July 30, 2009

Native

Those of us who are native born Coloradoans often lord that fact over folks who move into our area from another state. And we often show our indignation with transplants when they suggest we change and become like the state they just left. Rather than being irritated, I had empathy for one newcomer who was toting a bumper sticker that read, "Not a NATIVE...but I got here as soon as I could." I can imagine the Jewish indignation toward chosen people who are not native. Maybe my Gentile bumper sticker should read, ‘Not a NATIVE…but I came to Jesus as soon as I could’.

1 comment:

Steve Corey said...

Gail;

-----Some people like change and welcome it. But more don’t. Although the Christian is reborn into a nature that calls for ongoing change ( Rom 12:2, II Cor 3:18), that change is directed by His Word and His Spirit, not by other people. Whether it be a child born into a family, an outsider moving into the community or state, or a newcomer moving into a church, that person comes with needs, interests, and habits particular to himself. Hence, some amount of accommodating change will be inevitable. Much of what has been behind racism and other forms of party spirit is a communal insulation against cultural shift.
-----The scribes and Pharisees sensed a coming change in Jesus’ message and resisted Him for the sake of their culture and their place within it. The Judaizers, although they had accepted Christ, were unwilling to see the strong elements of Judaism loose their importance within a church flooded in gentiles, and they relentlessly dogged Paul. History is marked throughout by the struggles of change from shifting populations and oncoming generations in churches, politics, and cultures.
-----But one of the fundamental attitudes of the Christian character is to welcome one another as Christ has welcomed us (Rom 15:7). Another is to please each other, not looking to your own interests only, but also looking to the interests of others (Rom 15:2; Philippians 2:4), outdoing one another in showing honor (Rom. 12:10).
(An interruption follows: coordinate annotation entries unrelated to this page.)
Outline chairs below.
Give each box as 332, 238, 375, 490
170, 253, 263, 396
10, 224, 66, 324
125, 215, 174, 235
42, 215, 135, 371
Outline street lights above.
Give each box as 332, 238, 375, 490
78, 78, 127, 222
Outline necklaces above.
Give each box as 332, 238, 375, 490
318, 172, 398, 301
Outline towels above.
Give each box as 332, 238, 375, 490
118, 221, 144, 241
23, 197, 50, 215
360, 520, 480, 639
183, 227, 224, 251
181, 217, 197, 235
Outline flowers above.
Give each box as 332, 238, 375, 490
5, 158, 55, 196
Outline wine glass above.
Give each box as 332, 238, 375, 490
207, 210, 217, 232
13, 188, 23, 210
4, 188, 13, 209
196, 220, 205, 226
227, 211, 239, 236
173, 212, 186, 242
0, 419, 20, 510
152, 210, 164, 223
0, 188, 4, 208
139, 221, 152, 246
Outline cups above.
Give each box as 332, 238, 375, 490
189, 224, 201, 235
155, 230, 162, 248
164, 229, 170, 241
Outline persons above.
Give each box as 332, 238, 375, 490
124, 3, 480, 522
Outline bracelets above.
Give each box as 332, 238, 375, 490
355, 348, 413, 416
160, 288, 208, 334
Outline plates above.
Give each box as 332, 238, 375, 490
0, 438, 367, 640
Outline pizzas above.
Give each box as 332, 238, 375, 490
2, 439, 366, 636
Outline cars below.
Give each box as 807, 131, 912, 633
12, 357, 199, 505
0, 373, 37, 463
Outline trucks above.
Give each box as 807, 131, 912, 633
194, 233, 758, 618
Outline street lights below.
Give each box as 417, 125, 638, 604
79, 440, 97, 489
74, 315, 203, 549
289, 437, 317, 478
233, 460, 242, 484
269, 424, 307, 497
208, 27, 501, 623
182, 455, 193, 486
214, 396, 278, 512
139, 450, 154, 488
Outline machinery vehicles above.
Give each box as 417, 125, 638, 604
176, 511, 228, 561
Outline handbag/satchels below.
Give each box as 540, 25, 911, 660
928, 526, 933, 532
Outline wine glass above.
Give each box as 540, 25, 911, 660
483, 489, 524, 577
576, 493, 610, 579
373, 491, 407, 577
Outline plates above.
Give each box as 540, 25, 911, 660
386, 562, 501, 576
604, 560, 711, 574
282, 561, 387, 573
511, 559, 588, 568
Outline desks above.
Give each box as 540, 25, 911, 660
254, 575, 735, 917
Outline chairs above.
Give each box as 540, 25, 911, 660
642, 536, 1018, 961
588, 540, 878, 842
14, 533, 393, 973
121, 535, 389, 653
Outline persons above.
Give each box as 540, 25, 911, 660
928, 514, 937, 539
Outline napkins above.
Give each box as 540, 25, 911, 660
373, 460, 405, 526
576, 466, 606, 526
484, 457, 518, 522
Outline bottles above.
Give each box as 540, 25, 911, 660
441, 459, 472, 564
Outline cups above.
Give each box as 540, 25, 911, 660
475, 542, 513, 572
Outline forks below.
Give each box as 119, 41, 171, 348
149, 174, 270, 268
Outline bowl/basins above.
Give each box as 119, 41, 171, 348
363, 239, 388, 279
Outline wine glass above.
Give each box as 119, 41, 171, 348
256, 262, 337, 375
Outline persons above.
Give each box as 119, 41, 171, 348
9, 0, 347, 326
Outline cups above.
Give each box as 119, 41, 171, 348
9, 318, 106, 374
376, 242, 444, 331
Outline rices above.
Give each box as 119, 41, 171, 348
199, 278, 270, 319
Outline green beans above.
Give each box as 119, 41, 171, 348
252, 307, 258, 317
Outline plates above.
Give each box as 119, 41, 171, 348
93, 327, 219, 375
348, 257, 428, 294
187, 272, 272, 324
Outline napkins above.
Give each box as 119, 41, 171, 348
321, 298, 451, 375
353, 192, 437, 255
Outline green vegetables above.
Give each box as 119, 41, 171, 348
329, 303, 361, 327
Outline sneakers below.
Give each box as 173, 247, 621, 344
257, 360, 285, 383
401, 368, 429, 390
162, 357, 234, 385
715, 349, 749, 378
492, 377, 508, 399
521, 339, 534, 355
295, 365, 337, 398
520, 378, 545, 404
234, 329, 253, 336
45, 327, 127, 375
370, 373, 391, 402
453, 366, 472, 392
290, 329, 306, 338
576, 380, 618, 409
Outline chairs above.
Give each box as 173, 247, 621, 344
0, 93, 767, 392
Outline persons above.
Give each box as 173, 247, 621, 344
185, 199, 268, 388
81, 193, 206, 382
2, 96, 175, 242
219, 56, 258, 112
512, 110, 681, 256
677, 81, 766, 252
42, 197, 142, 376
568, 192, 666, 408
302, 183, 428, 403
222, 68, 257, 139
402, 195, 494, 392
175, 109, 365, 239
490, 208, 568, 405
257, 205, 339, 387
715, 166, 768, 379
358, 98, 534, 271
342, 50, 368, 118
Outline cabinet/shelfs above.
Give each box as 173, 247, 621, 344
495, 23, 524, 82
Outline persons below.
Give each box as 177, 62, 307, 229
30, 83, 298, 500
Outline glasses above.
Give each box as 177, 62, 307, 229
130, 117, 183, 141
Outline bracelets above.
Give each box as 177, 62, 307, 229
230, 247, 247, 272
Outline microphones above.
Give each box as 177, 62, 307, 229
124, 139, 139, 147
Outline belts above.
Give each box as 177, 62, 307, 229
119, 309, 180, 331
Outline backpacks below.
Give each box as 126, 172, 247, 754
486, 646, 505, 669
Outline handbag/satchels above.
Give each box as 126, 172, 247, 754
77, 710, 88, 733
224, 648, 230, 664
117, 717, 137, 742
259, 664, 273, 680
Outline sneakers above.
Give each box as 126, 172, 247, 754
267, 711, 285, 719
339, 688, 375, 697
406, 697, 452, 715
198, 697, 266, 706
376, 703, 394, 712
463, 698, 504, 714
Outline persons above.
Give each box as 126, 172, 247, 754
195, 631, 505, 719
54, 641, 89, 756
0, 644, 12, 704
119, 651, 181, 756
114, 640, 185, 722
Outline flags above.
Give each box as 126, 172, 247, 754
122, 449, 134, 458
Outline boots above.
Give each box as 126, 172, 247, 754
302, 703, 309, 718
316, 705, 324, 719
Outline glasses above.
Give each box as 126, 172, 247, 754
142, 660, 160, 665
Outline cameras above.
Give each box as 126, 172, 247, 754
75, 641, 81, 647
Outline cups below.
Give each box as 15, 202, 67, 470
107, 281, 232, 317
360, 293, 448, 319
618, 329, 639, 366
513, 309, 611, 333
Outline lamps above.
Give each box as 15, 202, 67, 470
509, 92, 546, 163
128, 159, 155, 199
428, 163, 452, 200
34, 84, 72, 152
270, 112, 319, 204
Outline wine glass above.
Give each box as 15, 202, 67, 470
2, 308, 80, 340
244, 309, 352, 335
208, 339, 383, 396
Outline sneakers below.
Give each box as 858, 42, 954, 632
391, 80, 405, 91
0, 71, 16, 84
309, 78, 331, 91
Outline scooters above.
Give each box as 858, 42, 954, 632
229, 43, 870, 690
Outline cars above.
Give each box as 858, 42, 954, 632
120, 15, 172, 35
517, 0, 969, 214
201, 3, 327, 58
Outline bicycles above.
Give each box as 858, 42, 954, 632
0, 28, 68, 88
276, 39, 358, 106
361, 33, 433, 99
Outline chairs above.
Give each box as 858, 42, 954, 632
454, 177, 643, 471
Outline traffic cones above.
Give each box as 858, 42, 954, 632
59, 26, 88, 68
When everyone approaches each other with the Christian attitude, the inevitable changes can comfortably happen without entirely destroying the way things were. Through selflessness, the native will not demand his own way, but will try to accommodate the ways of the newcomer. And by the same, the newcomer will honor the ways of the native, trying to adjust to them.
-----The newcomers who are not welcomed are those who will not join into such attitudes. They come demanding their own ways, having no respect for the ways of those amongst whom they have come. The resistance to them is not like the Pharisees’ resistance to the Lord, the often leveled charge, because Jesus was God amongst us, and His way was demandable. Although some newcomers act like they are God amongst us, they are not. Nor are their ways a God given right. They are not selfless; they are not looking to the interests of those amongst whom they’ve come, and they are not honoring them. In an abstract sense, they are possessing them. And although the Word bids us to be slaves to one another, it neither bids us to be masters of one another, nor to be captured into that slavery rather than to have sold our selves into it. Yet, we are seeing our churches, our communities, and states, and our country fall day by day to these people conquerors.
-----We are charged not only with making new disciples, but also with being salt upon the earth. Salt is to preserve what is good. What is good in our homes and communities, our churches, states, and country is the mutual attitudes of welcoming one another, looking to each others’ interests with honor and respect. Salt must preserve those attitudes as much as it must prevent the attitudes of the slave masters. Therefore salt must respectfully, but effectively, attack any mastermind-set a newcomer totes into the community. For community belongs to everyone, and it emerges from everyone. It is where godliness, neighborliness, and brotherly love are practiced and polished. We can not afford to loose our training ground.